Short task 1: In the post on Napoleonic-era Britain, why is the writer sitting in the library?
Short task 2: Write the next part of the post on Napoleonic-era Britain, picking up after its final sentence.

Document:
********************

Friday, September 12, 2003

A Darkling Mirror
So I'm sitting in the library killing time until my photography class starts (more about that some other time) and I'm looking through a stack of books left in a carrel. Someone, it seems, is doing heavy research into social and economic conditions in Great Britain during the Napoleonic Wars.

One of them, Our Tempestuous Day, by Carolly Erickson, is more story than history, although seemingly scrupulously researched and end-noted. I find myself drawn into one of the most interesting cast of characters I've ever encountered: the grossly sensual, hysterical, and debt-ridden Prince and Princess of Wales; the evangelical reformers Hannah Moore and William Wilberforce (M.P.), the great poet and lousy human being Lord Byron; six-year-old John Hawley; the radical orator Henry Hunt; the sailor John Cashman; and, of course, the coldly brilliant Wellington.

Somewhere between the Carlton House victory celebrations and the Peterloo massacre, I start to get a glimmer of something.

A country in the midst of war, with an obscenely wealthy and spendthrift upper class, a middle class in recession, and a working class sinking deeply into poverty. A conservative government with an unsteady figurehead and plagued by internecine feuds; an evangelical religious movement gaining ground; a foundering economy; and this:

The liveliness and confusion of these meetings, and the factionalism they revealed, did not dilute their central focus, which was to promote fundamental electoral and governmental change. On this the advocates of reform reached a general consensus...old laws would be changed and new ones enacted that would put an end to unemployment and burdesome taxation, while lowering the debt and controlling the extravagance of the Regent and his courtiers. This, broadly speaking, was the radicals' program. (Though some on the far left advocated more exteme changes, they were a tiny minority)...

********************

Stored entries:
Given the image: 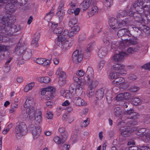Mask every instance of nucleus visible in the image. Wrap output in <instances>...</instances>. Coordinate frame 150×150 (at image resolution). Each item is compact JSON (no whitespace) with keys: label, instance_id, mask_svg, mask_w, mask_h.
Instances as JSON below:
<instances>
[{"label":"nucleus","instance_id":"obj_25","mask_svg":"<svg viewBox=\"0 0 150 150\" xmlns=\"http://www.w3.org/2000/svg\"><path fill=\"white\" fill-rule=\"evenodd\" d=\"M129 32V31L127 29L123 28L118 30L117 35L119 37H122L125 35H128Z\"/></svg>","mask_w":150,"mask_h":150},{"label":"nucleus","instance_id":"obj_7","mask_svg":"<svg viewBox=\"0 0 150 150\" xmlns=\"http://www.w3.org/2000/svg\"><path fill=\"white\" fill-rule=\"evenodd\" d=\"M59 79L58 83L60 86H62L66 83V76L65 72L63 71L62 69L59 68L56 73Z\"/></svg>","mask_w":150,"mask_h":150},{"label":"nucleus","instance_id":"obj_51","mask_svg":"<svg viewBox=\"0 0 150 150\" xmlns=\"http://www.w3.org/2000/svg\"><path fill=\"white\" fill-rule=\"evenodd\" d=\"M143 140L146 142H147L148 141H150V133L147 134V135H143L142 136Z\"/></svg>","mask_w":150,"mask_h":150},{"label":"nucleus","instance_id":"obj_12","mask_svg":"<svg viewBox=\"0 0 150 150\" xmlns=\"http://www.w3.org/2000/svg\"><path fill=\"white\" fill-rule=\"evenodd\" d=\"M20 45V44L18 42L15 50L16 53L18 55H23L26 51V45L24 43Z\"/></svg>","mask_w":150,"mask_h":150},{"label":"nucleus","instance_id":"obj_27","mask_svg":"<svg viewBox=\"0 0 150 150\" xmlns=\"http://www.w3.org/2000/svg\"><path fill=\"white\" fill-rule=\"evenodd\" d=\"M139 47L138 46H137L135 47H130L127 49V51L128 53L132 54L138 52L139 49Z\"/></svg>","mask_w":150,"mask_h":150},{"label":"nucleus","instance_id":"obj_3","mask_svg":"<svg viewBox=\"0 0 150 150\" xmlns=\"http://www.w3.org/2000/svg\"><path fill=\"white\" fill-rule=\"evenodd\" d=\"M69 33V31L68 30H65L60 36H58V39L57 44L61 47L63 52L66 51L69 47V42L67 39Z\"/></svg>","mask_w":150,"mask_h":150},{"label":"nucleus","instance_id":"obj_19","mask_svg":"<svg viewBox=\"0 0 150 150\" xmlns=\"http://www.w3.org/2000/svg\"><path fill=\"white\" fill-rule=\"evenodd\" d=\"M51 27L53 30V32L54 33L57 34H60L63 31L62 28L60 27H57V24H52Z\"/></svg>","mask_w":150,"mask_h":150},{"label":"nucleus","instance_id":"obj_22","mask_svg":"<svg viewBox=\"0 0 150 150\" xmlns=\"http://www.w3.org/2000/svg\"><path fill=\"white\" fill-rule=\"evenodd\" d=\"M125 68V65L122 64H116L113 66V69L115 71L124 70Z\"/></svg>","mask_w":150,"mask_h":150},{"label":"nucleus","instance_id":"obj_11","mask_svg":"<svg viewBox=\"0 0 150 150\" xmlns=\"http://www.w3.org/2000/svg\"><path fill=\"white\" fill-rule=\"evenodd\" d=\"M121 136H120V138L123 136L125 137L129 136L131 133L130 127L129 126H125L120 128Z\"/></svg>","mask_w":150,"mask_h":150},{"label":"nucleus","instance_id":"obj_5","mask_svg":"<svg viewBox=\"0 0 150 150\" xmlns=\"http://www.w3.org/2000/svg\"><path fill=\"white\" fill-rule=\"evenodd\" d=\"M129 21L127 18L122 20V21L120 22L118 24L119 27H116V25L118 22V21L114 18H112L109 21V25L111 28L116 31L118 30L120 28L126 25L128 23Z\"/></svg>","mask_w":150,"mask_h":150},{"label":"nucleus","instance_id":"obj_52","mask_svg":"<svg viewBox=\"0 0 150 150\" xmlns=\"http://www.w3.org/2000/svg\"><path fill=\"white\" fill-rule=\"evenodd\" d=\"M90 121L88 118L85 120H84L81 124V127H86L89 123Z\"/></svg>","mask_w":150,"mask_h":150},{"label":"nucleus","instance_id":"obj_61","mask_svg":"<svg viewBox=\"0 0 150 150\" xmlns=\"http://www.w3.org/2000/svg\"><path fill=\"white\" fill-rule=\"evenodd\" d=\"M7 50V47L6 46L0 44V52H4Z\"/></svg>","mask_w":150,"mask_h":150},{"label":"nucleus","instance_id":"obj_28","mask_svg":"<svg viewBox=\"0 0 150 150\" xmlns=\"http://www.w3.org/2000/svg\"><path fill=\"white\" fill-rule=\"evenodd\" d=\"M123 42L125 44V46H128L129 45H134L137 44V42L136 40L134 39H126L124 40Z\"/></svg>","mask_w":150,"mask_h":150},{"label":"nucleus","instance_id":"obj_63","mask_svg":"<svg viewBox=\"0 0 150 150\" xmlns=\"http://www.w3.org/2000/svg\"><path fill=\"white\" fill-rule=\"evenodd\" d=\"M40 36V33L38 32H36L34 35V38L33 39L37 40L38 41Z\"/></svg>","mask_w":150,"mask_h":150},{"label":"nucleus","instance_id":"obj_59","mask_svg":"<svg viewBox=\"0 0 150 150\" xmlns=\"http://www.w3.org/2000/svg\"><path fill=\"white\" fill-rule=\"evenodd\" d=\"M71 30L74 31L75 33H76L77 32L79 31L80 30L79 27L77 25H76V26H71Z\"/></svg>","mask_w":150,"mask_h":150},{"label":"nucleus","instance_id":"obj_40","mask_svg":"<svg viewBox=\"0 0 150 150\" xmlns=\"http://www.w3.org/2000/svg\"><path fill=\"white\" fill-rule=\"evenodd\" d=\"M95 45L94 42L90 43L87 47V50L86 52H90L93 49L94 46Z\"/></svg>","mask_w":150,"mask_h":150},{"label":"nucleus","instance_id":"obj_33","mask_svg":"<svg viewBox=\"0 0 150 150\" xmlns=\"http://www.w3.org/2000/svg\"><path fill=\"white\" fill-rule=\"evenodd\" d=\"M114 112L115 116L119 117L122 113V111L120 107L115 108L114 110Z\"/></svg>","mask_w":150,"mask_h":150},{"label":"nucleus","instance_id":"obj_14","mask_svg":"<svg viewBox=\"0 0 150 150\" xmlns=\"http://www.w3.org/2000/svg\"><path fill=\"white\" fill-rule=\"evenodd\" d=\"M41 129L39 126H35L32 128V133L33 138L35 139L38 138L41 132Z\"/></svg>","mask_w":150,"mask_h":150},{"label":"nucleus","instance_id":"obj_49","mask_svg":"<svg viewBox=\"0 0 150 150\" xmlns=\"http://www.w3.org/2000/svg\"><path fill=\"white\" fill-rule=\"evenodd\" d=\"M40 81L44 83H47L50 82V79L48 77H42L40 78Z\"/></svg>","mask_w":150,"mask_h":150},{"label":"nucleus","instance_id":"obj_29","mask_svg":"<svg viewBox=\"0 0 150 150\" xmlns=\"http://www.w3.org/2000/svg\"><path fill=\"white\" fill-rule=\"evenodd\" d=\"M98 11L97 7L96 6H93L91 8L90 11L88 13L89 17L97 14L98 12Z\"/></svg>","mask_w":150,"mask_h":150},{"label":"nucleus","instance_id":"obj_10","mask_svg":"<svg viewBox=\"0 0 150 150\" xmlns=\"http://www.w3.org/2000/svg\"><path fill=\"white\" fill-rule=\"evenodd\" d=\"M142 12H141V10L140 9L138 10H137V12H134L132 13L131 16H133L135 20L138 22H144V19L142 17Z\"/></svg>","mask_w":150,"mask_h":150},{"label":"nucleus","instance_id":"obj_60","mask_svg":"<svg viewBox=\"0 0 150 150\" xmlns=\"http://www.w3.org/2000/svg\"><path fill=\"white\" fill-rule=\"evenodd\" d=\"M124 96V99L126 100H127L130 98L131 97L130 94L129 93L126 92L124 94L123 93Z\"/></svg>","mask_w":150,"mask_h":150},{"label":"nucleus","instance_id":"obj_24","mask_svg":"<svg viewBox=\"0 0 150 150\" xmlns=\"http://www.w3.org/2000/svg\"><path fill=\"white\" fill-rule=\"evenodd\" d=\"M59 132L61 134V137L64 138V140H66L68 137L67 132L65 130L64 128L63 127H60L59 129Z\"/></svg>","mask_w":150,"mask_h":150},{"label":"nucleus","instance_id":"obj_56","mask_svg":"<svg viewBox=\"0 0 150 150\" xmlns=\"http://www.w3.org/2000/svg\"><path fill=\"white\" fill-rule=\"evenodd\" d=\"M53 114L50 111H47L45 115L46 117L49 119H52L53 118Z\"/></svg>","mask_w":150,"mask_h":150},{"label":"nucleus","instance_id":"obj_55","mask_svg":"<svg viewBox=\"0 0 150 150\" xmlns=\"http://www.w3.org/2000/svg\"><path fill=\"white\" fill-rule=\"evenodd\" d=\"M116 100H121L124 99L123 93H120L118 94L116 97Z\"/></svg>","mask_w":150,"mask_h":150},{"label":"nucleus","instance_id":"obj_26","mask_svg":"<svg viewBox=\"0 0 150 150\" xmlns=\"http://www.w3.org/2000/svg\"><path fill=\"white\" fill-rule=\"evenodd\" d=\"M42 114L41 112H39L36 114L35 116V122L37 124H38L41 122L42 121Z\"/></svg>","mask_w":150,"mask_h":150},{"label":"nucleus","instance_id":"obj_37","mask_svg":"<svg viewBox=\"0 0 150 150\" xmlns=\"http://www.w3.org/2000/svg\"><path fill=\"white\" fill-rule=\"evenodd\" d=\"M34 86L33 83L32 82L26 85L24 88V91L25 92H28L30 90H31L33 87Z\"/></svg>","mask_w":150,"mask_h":150},{"label":"nucleus","instance_id":"obj_43","mask_svg":"<svg viewBox=\"0 0 150 150\" xmlns=\"http://www.w3.org/2000/svg\"><path fill=\"white\" fill-rule=\"evenodd\" d=\"M73 94L72 93H71L69 90H66L65 91L64 97L67 98H70L72 97Z\"/></svg>","mask_w":150,"mask_h":150},{"label":"nucleus","instance_id":"obj_13","mask_svg":"<svg viewBox=\"0 0 150 150\" xmlns=\"http://www.w3.org/2000/svg\"><path fill=\"white\" fill-rule=\"evenodd\" d=\"M74 105L76 106H83L87 105L86 103L82 98L79 97L74 98L72 101Z\"/></svg>","mask_w":150,"mask_h":150},{"label":"nucleus","instance_id":"obj_53","mask_svg":"<svg viewBox=\"0 0 150 150\" xmlns=\"http://www.w3.org/2000/svg\"><path fill=\"white\" fill-rule=\"evenodd\" d=\"M132 114V116L130 117L129 116V118L135 120L137 119L139 115V114L136 112H133Z\"/></svg>","mask_w":150,"mask_h":150},{"label":"nucleus","instance_id":"obj_2","mask_svg":"<svg viewBox=\"0 0 150 150\" xmlns=\"http://www.w3.org/2000/svg\"><path fill=\"white\" fill-rule=\"evenodd\" d=\"M1 21L3 22V23L7 26L6 28V32L8 35H11L15 32H18L21 28V27L19 25H12L15 22L14 18L9 15L8 16H4L1 19Z\"/></svg>","mask_w":150,"mask_h":150},{"label":"nucleus","instance_id":"obj_42","mask_svg":"<svg viewBox=\"0 0 150 150\" xmlns=\"http://www.w3.org/2000/svg\"><path fill=\"white\" fill-rule=\"evenodd\" d=\"M47 93V94H50V93H53L54 94L55 91V89L54 87L53 86H49L45 88Z\"/></svg>","mask_w":150,"mask_h":150},{"label":"nucleus","instance_id":"obj_16","mask_svg":"<svg viewBox=\"0 0 150 150\" xmlns=\"http://www.w3.org/2000/svg\"><path fill=\"white\" fill-rule=\"evenodd\" d=\"M92 0H84L81 4L80 7L81 9L85 11L88 9L90 6Z\"/></svg>","mask_w":150,"mask_h":150},{"label":"nucleus","instance_id":"obj_23","mask_svg":"<svg viewBox=\"0 0 150 150\" xmlns=\"http://www.w3.org/2000/svg\"><path fill=\"white\" fill-rule=\"evenodd\" d=\"M26 128L25 125L23 124L17 125L15 129V132L23 133L24 130Z\"/></svg>","mask_w":150,"mask_h":150},{"label":"nucleus","instance_id":"obj_48","mask_svg":"<svg viewBox=\"0 0 150 150\" xmlns=\"http://www.w3.org/2000/svg\"><path fill=\"white\" fill-rule=\"evenodd\" d=\"M64 10H58V11L56 13V15L59 18H61V19L63 17L64 15Z\"/></svg>","mask_w":150,"mask_h":150},{"label":"nucleus","instance_id":"obj_41","mask_svg":"<svg viewBox=\"0 0 150 150\" xmlns=\"http://www.w3.org/2000/svg\"><path fill=\"white\" fill-rule=\"evenodd\" d=\"M77 20L75 18H73L70 21L69 25L70 27L73 26L77 24Z\"/></svg>","mask_w":150,"mask_h":150},{"label":"nucleus","instance_id":"obj_30","mask_svg":"<svg viewBox=\"0 0 150 150\" xmlns=\"http://www.w3.org/2000/svg\"><path fill=\"white\" fill-rule=\"evenodd\" d=\"M83 92L82 85L81 84H78L76 86L75 90V93L77 96H80Z\"/></svg>","mask_w":150,"mask_h":150},{"label":"nucleus","instance_id":"obj_1","mask_svg":"<svg viewBox=\"0 0 150 150\" xmlns=\"http://www.w3.org/2000/svg\"><path fill=\"white\" fill-rule=\"evenodd\" d=\"M35 104L34 99L31 97H28L21 110V115L23 119H32L33 117L36 112L34 106Z\"/></svg>","mask_w":150,"mask_h":150},{"label":"nucleus","instance_id":"obj_9","mask_svg":"<svg viewBox=\"0 0 150 150\" xmlns=\"http://www.w3.org/2000/svg\"><path fill=\"white\" fill-rule=\"evenodd\" d=\"M83 55L79 50H76L72 54V59L74 62L78 63L83 59Z\"/></svg>","mask_w":150,"mask_h":150},{"label":"nucleus","instance_id":"obj_64","mask_svg":"<svg viewBox=\"0 0 150 150\" xmlns=\"http://www.w3.org/2000/svg\"><path fill=\"white\" fill-rule=\"evenodd\" d=\"M142 68L146 70H150V62L144 65Z\"/></svg>","mask_w":150,"mask_h":150},{"label":"nucleus","instance_id":"obj_54","mask_svg":"<svg viewBox=\"0 0 150 150\" xmlns=\"http://www.w3.org/2000/svg\"><path fill=\"white\" fill-rule=\"evenodd\" d=\"M127 14V13L125 11H122L117 14V18H119V16H121L122 17H123L126 16Z\"/></svg>","mask_w":150,"mask_h":150},{"label":"nucleus","instance_id":"obj_31","mask_svg":"<svg viewBox=\"0 0 150 150\" xmlns=\"http://www.w3.org/2000/svg\"><path fill=\"white\" fill-rule=\"evenodd\" d=\"M139 9L142 13L144 11L145 13L147 12L150 14V3L145 5L143 7L142 6L141 8H139Z\"/></svg>","mask_w":150,"mask_h":150},{"label":"nucleus","instance_id":"obj_17","mask_svg":"<svg viewBox=\"0 0 150 150\" xmlns=\"http://www.w3.org/2000/svg\"><path fill=\"white\" fill-rule=\"evenodd\" d=\"M150 28L149 27L146 25L141 24L138 28H135V30L137 32H142V31L146 33H147L148 31H150Z\"/></svg>","mask_w":150,"mask_h":150},{"label":"nucleus","instance_id":"obj_8","mask_svg":"<svg viewBox=\"0 0 150 150\" xmlns=\"http://www.w3.org/2000/svg\"><path fill=\"white\" fill-rule=\"evenodd\" d=\"M126 53L124 52H120L115 54L112 57V60L113 62H121L124 59V57Z\"/></svg>","mask_w":150,"mask_h":150},{"label":"nucleus","instance_id":"obj_20","mask_svg":"<svg viewBox=\"0 0 150 150\" xmlns=\"http://www.w3.org/2000/svg\"><path fill=\"white\" fill-rule=\"evenodd\" d=\"M96 98L97 100H101L104 96V91L103 88H101L97 91L95 93Z\"/></svg>","mask_w":150,"mask_h":150},{"label":"nucleus","instance_id":"obj_57","mask_svg":"<svg viewBox=\"0 0 150 150\" xmlns=\"http://www.w3.org/2000/svg\"><path fill=\"white\" fill-rule=\"evenodd\" d=\"M64 2L63 0H61L59 4L58 7V10H63L64 6Z\"/></svg>","mask_w":150,"mask_h":150},{"label":"nucleus","instance_id":"obj_18","mask_svg":"<svg viewBox=\"0 0 150 150\" xmlns=\"http://www.w3.org/2000/svg\"><path fill=\"white\" fill-rule=\"evenodd\" d=\"M108 50L106 47H101L98 52V55L100 58L105 57L107 54Z\"/></svg>","mask_w":150,"mask_h":150},{"label":"nucleus","instance_id":"obj_34","mask_svg":"<svg viewBox=\"0 0 150 150\" xmlns=\"http://www.w3.org/2000/svg\"><path fill=\"white\" fill-rule=\"evenodd\" d=\"M125 80L122 77H119L118 76V78L114 80V81L117 84H122L125 85V83H124Z\"/></svg>","mask_w":150,"mask_h":150},{"label":"nucleus","instance_id":"obj_44","mask_svg":"<svg viewBox=\"0 0 150 150\" xmlns=\"http://www.w3.org/2000/svg\"><path fill=\"white\" fill-rule=\"evenodd\" d=\"M113 0H105L104 4L107 7H110L112 5Z\"/></svg>","mask_w":150,"mask_h":150},{"label":"nucleus","instance_id":"obj_35","mask_svg":"<svg viewBox=\"0 0 150 150\" xmlns=\"http://www.w3.org/2000/svg\"><path fill=\"white\" fill-rule=\"evenodd\" d=\"M54 13L52 10L50 11L49 12L46 13L45 16V19L48 21H50L51 19L53 16Z\"/></svg>","mask_w":150,"mask_h":150},{"label":"nucleus","instance_id":"obj_15","mask_svg":"<svg viewBox=\"0 0 150 150\" xmlns=\"http://www.w3.org/2000/svg\"><path fill=\"white\" fill-rule=\"evenodd\" d=\"M86 74H87V76L84 77V79L85 81L89 82L93 78V71L92 68L90 67H88Z\"/></svg>","mask_w":150,"mask_h":150},{"label":"nucleus","instance_id":"obj_62","mask_svg":"<svg viewBox=\"0 0 150 150\" xmlns=\"http://www.w3.org/2000/svg\"><path fill=\"white\" fill-rule=\"evenodd\" d=\"M85 74L84 71L82 70H80L78 72H77L76 74L77 76L80 77L83 76Z\"/></svg>","mask_w":150,"mask_h":150},{"label":"nucleus","instance_id":"obj_47","mask_svg":"<svg viewBox=\"0 0 150 150\" xmlns=\"http://www.w3.org/2000/svg\"><path fill=\"white\" fill-rule=\"evenodd\" d=\"M38 41L37 40L33 39L31 43V45L35 48L37 47L39 45Z\"/></svg>","mask_w":150,"mask_h":150},{"label":"nucleus","instance_id":"obj_45","mask_svg":"<svg viewBox=\"0 0 150 150\" xmlns=\"http://www.w3.org/2000/svg\"><path fill=\"white\" fill-rule=\"evenodd\" d=\"M147 129L145 128H143L141 129L138 130V133H139V134H138V135H141L143 134L144 135H147V132H146L147 131Z\"/></svg>","mask_w":150,"mask_h":150},{"label":"nucleus","instance_id":"obj_32","mask_svg":"<svg viewBox=\"0 0 150 150\" xmlns=\"http://www.w3.org/2000/svg\"><path fill=\"white\" fill-rule=\"evenodd\" d=\"M64 138L62 137L60 138L59 137L55 136L53 139L54 142L59 144H63L66 140H64Z\"/></svg>","mask_w":150,"mask_h":150},{"label":"nucleus","instance_id":"obj_58","mask_svg":"<svg viewBox=\"0 0 150 150\" xmlns=\"http://www.w3.org/2000/svg\"><path fill=\"white\" fill-rule=\"evenodd\" d=\"M16 138L18 139H19L23 136V133L15 132Z\"/></svg>","mask_w":150,"mask_h":150},{"label":"nucleus","instance_id":"obj_50","mask_svg":"<svg viewBox=\"0 0 150 150\" xmlns=\"http://www.w3.org/2000/svg\"><path fill=\"white\" fill-rule=\"evenodd\" d=\"M54 96L53 93H50V94H47L44 96V98L47 100H51L52 98V97Z\"/></svg>","mask_w":150,"mask_h":150},{"label":"nucleus","instance_id":"obj_38","mask_svg":"<svg viewBox=\"0 0 150 150\" xmlns=\"http://www.w3.org/2000/svg\"><path fill=\"white\" fill-rule=\"evenodd\" d=\"M76 0H70L69 6H70L71 10L75 9L76 8Z\"/></svg>","mask_w":150,"mask_h":150},{"label":"nucleus","instance_id":"obj_46","mask_svg":"<svg viewBox=\"0 0 150 150\" xmlns=\"http://www.w3.org/2000/svg\"><path fill=\"white\" fill-rule=\"evenodd\" d=\"M132 103L135 105H140L141 103V100L138 98H135L132 100Z\"/></svg>","mask_w":150,"mask_h":150},{"label":"nucleus","instance_id":"obj_36","mask_svg":"<svg viewBox=\"0 0 150 150\" xmlns=\"http://www.w3.org/2000/svg\"><path fill=\"white\" fill-rule=\"evenodd\" d=\"M119 73L118 72H112L110 74L109 78L110 79H115L119 76Z\"/></svg>","mask_w":150,"mask_h":150},{"label":"nucleus","instance_id":"obj_6","mask_svg":"<svg viewBox=\"0 0 150 150\" xmlns=\"http://www.w3.org/2000/svg\"><path fill=\"white\" fill-rule=\"evenodd\" d=\"M86 81L89 84L86 93L88 96L90 98L93 96L94 90L98 84V82L96 80L92 79L89 82H88L87 81Z\"/></svg>","mask_w":150,"mask_h":150},{"label":"nucleus","instance_id":"obj_4","mask_svg":"<svg viewBox=\"0 0 150 150\" xmlns=\"http://www.w3.org/2000/svg\"><path fill=\"white\" fill-rule=\"evenodd\" d=\"M27 2V0H0V3H8L5 7L6 10L8 11H11L15 5L21 6L26 4Z\"/></svg>","mask_w":150,"mask_h":150},{"label":"nucleus","instance_id":"obj_21","mask_svg":"<svg viewBox=\"0 0 150 150\" xmlns=\"http://www.w3.org/2000/svg\"><path fill=\"white\" fill-rule=\"evenodd\" d=\"M32 51L28 49L25 51L22 55V58L25 60H27L30 58L31 56Z\"/></svg>","mask_w":150,"mask_h":150},{"label":"nucleus","instance_id":"obj_39","mask_svg":"<svg viewBox=\"0 0 150 150\" xmlns=\"http://www.w3.org/2000/svg\"><path fill=\"white\" fill-rule=\"evenodd\" d=\"M141 6H140L139 4L137 3H134L133 4L131 7V10L132 11L134 9L135 10L137 11V10H139V8H141V7H140Z\"/></svg>","mask_w":150,"mask_h":150}]
</instances>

********************

Task response 1: The writer is killing time there until a photography class starts.

Task response 2:
To the serious minded, radicalism was the political dimension of the deadly canker pervading society; radicalism combined moral benightedness with godless effrontery, and it was the sacred duty of pious men to oppose it. Pitt Clubs, raking their name from the conservative war leader William Pitt...took the view that the radicals were the dupes of hotheaded demagogues and irresponsible, if not treasonous, journalists. There were no true grounds for popular agitation, the conservatives argued; traditional values and England's traditional political order were sound, but the confusion and excitement of the times had temporarily thrown people judgment into disarray.

And they perceived an even greater danger: the danger that the consensual foundation of government, cemented by deference to authority, might break down. Most of the English were patriots, but they no longer expressed their patriotism through unquestioning subservience to the king and his deputies...men might gladly risk their lives in England's defense, as John Cashman had, but they would not cooperate with the government in policies, which, in their eyes, prolonged their postwar miseries.


How did it all end? Well, in May of 1819, Alexandrina Victoria was born in Kensington Palace, London, the only daughter of Edward, Duke of Kent, fourth in line to the throne. By the time she was crowned, the evangelical moralists had won, as had the political conservatives. Victoria's reign was one of unbridled capitalism and imperialism, as well as moral and religious hypocrisy. Not to mention one of the worst times EVER to be female.

One the one hand, I'm comforted to see that the human race has passed this way before and managed to survive; on the other hand....are we ready for another Victorian age?

I'm joking, I'm joking....I think...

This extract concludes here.